[Study text]
John Isner, the top-ranked American men’s player in singles at No. 21, also is intent on playing. “I think it’s important for sport to get back and this is a good opportunity to get tennis back in the mainstream,” he said in a text message.
Williams has played just two WTA tournaments since losing in last year’s U.S. Open final to another youngster, Bianca Andreescu of Canada. But Williams is back in training, and Stacey Allaster, the U.S. Open’s new tournament director, confirmed on Wednesday that Williams had even had a court with the Open’s new hardcourt surface constructed at her Florida home.
A perquisite for a star? Certainly, but it is not unheard-of for leading players to train in private on a Grand Slam surface. Martina Hingis, the former No. 1, had a Rebound Ace hardcourt installed at her home in Switzerland during her heyday to prepare for the Australian Open.
The men’s and women’s tours have been on hiatus since mid-March because of the pandemic. Though tennis is particularly suited to social distancing with a net separating players, the global nature of the professional tours is a major obstacle. Though no schedule can be definite at this anxious stage, both tours announced their comeback plans on Wednesday.
[/Study text]
Continue the article about professional tennis resuming after the pandemic hiatus, starting after its final sentence.
[Extracted information]
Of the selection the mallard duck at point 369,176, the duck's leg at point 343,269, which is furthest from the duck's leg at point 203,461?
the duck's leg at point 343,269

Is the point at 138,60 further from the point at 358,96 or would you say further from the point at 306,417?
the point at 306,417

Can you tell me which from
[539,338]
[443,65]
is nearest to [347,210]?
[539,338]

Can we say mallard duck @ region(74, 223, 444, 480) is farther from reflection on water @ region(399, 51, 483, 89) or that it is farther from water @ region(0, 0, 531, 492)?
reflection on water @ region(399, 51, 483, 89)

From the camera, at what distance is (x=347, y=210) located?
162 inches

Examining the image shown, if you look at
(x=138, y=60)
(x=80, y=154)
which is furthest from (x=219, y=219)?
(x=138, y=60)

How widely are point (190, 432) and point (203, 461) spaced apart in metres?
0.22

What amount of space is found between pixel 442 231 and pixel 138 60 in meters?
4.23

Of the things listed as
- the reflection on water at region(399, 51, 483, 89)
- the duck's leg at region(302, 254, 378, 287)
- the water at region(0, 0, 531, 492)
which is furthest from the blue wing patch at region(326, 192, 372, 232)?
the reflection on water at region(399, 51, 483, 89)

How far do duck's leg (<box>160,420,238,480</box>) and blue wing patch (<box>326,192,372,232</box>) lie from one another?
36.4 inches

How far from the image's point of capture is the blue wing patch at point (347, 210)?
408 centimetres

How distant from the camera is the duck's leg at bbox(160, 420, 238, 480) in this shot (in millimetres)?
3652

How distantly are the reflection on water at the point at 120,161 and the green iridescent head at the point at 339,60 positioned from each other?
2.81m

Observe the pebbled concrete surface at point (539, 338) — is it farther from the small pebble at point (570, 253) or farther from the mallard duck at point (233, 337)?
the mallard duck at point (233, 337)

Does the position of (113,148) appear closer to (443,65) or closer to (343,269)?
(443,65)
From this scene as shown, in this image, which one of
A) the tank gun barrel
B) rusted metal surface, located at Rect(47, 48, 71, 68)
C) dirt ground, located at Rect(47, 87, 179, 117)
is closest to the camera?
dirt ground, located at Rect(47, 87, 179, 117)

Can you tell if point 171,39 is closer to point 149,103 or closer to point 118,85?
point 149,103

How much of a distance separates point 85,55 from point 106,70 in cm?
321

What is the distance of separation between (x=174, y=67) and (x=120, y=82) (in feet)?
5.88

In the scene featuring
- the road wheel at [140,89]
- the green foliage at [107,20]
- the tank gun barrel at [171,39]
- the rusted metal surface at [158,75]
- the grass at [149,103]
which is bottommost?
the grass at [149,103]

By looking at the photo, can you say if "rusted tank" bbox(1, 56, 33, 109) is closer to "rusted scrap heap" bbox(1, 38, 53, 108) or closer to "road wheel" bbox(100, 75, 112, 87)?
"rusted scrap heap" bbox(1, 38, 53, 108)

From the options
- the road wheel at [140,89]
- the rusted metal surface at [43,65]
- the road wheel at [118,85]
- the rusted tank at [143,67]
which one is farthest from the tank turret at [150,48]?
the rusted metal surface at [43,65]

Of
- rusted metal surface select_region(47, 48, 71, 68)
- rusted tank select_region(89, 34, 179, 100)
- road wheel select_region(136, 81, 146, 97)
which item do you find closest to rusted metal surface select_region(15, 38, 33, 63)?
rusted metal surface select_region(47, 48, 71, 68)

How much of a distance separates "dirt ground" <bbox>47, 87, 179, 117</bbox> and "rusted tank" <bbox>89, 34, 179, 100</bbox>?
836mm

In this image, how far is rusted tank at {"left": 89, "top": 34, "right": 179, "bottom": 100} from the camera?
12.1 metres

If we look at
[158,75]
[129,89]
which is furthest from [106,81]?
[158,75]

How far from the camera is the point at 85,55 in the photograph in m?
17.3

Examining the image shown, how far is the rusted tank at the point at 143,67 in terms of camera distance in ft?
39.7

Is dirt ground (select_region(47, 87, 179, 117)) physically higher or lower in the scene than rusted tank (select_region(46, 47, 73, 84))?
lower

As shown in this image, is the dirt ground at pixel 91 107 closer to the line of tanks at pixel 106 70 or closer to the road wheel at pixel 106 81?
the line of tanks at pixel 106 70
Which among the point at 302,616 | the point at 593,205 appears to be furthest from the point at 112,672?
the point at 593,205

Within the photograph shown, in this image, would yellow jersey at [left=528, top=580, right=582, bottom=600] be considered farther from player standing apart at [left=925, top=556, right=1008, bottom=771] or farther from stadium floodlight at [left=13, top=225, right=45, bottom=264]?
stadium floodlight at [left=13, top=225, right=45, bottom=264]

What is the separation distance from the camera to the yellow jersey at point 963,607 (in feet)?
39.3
[/Extracted information]
*Result of this exercise*
The women’s tour is set to resume on Aug. 3 with a clay-court event in Palermo, Italy, followed by potential tournaments in Prague and Washington. Then it would continue to the doubleheader in New York with the transplanted Western Southern Open preceding the U.S. Open from Aug. 21 to 28.
The men’s tour would resume with the Citi Open in Washington on Aug. 14 with the New York doubleheader to follow.
After the U.S. Open, both tours would head to Europe for the postponed clay-court season with combined events in Madrid and Rome and then the French Open, a Grand Slam tournament that was rescheduled from late May to Sept. 27 to Oct. 11.